Among the entries below, one stretch runs from the line that contains "Orecchini Coeur de" through the line that contains "14310 - 33018649". Repeat that stretch exactly, ends included, and only that.

Source material:
Start of Block
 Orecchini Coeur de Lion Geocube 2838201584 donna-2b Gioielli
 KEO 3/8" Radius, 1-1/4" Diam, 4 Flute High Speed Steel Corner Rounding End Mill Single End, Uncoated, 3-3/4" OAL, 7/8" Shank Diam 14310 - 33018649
End of Block
Start of Block
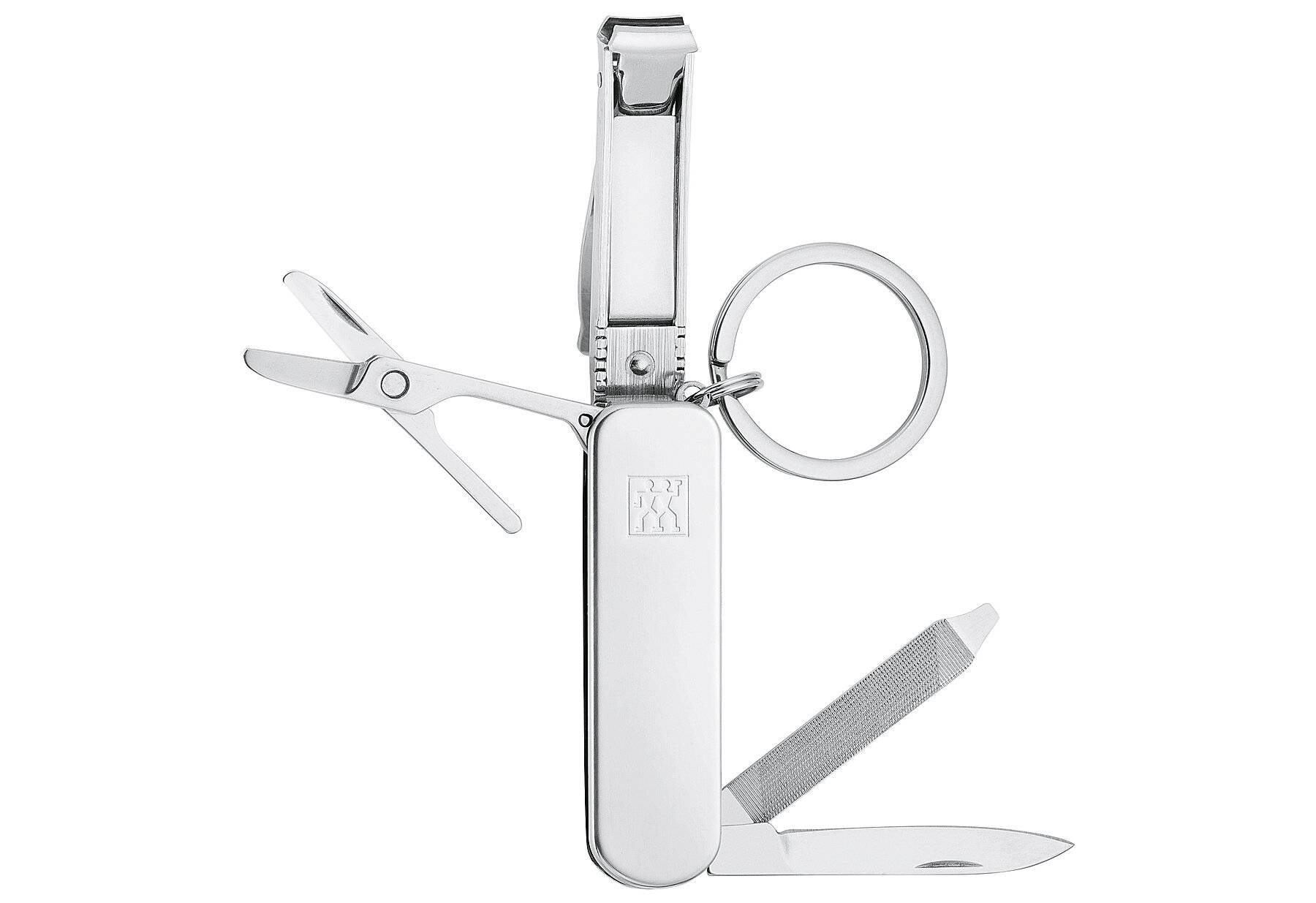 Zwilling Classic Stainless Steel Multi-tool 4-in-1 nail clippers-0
End of Block
Problem solution:
 Orecchini Coeur de Lion Geocube 2838201584 donna-2b Gioielli
 KEO 3/8" Radius, 1-1/4" Diam, 4 Flute High Speed Steel Corner Rounding End Mill Single End, Uncoated, 3-3/4" OAL, 7/8" Shank Diam 14310 - 33018649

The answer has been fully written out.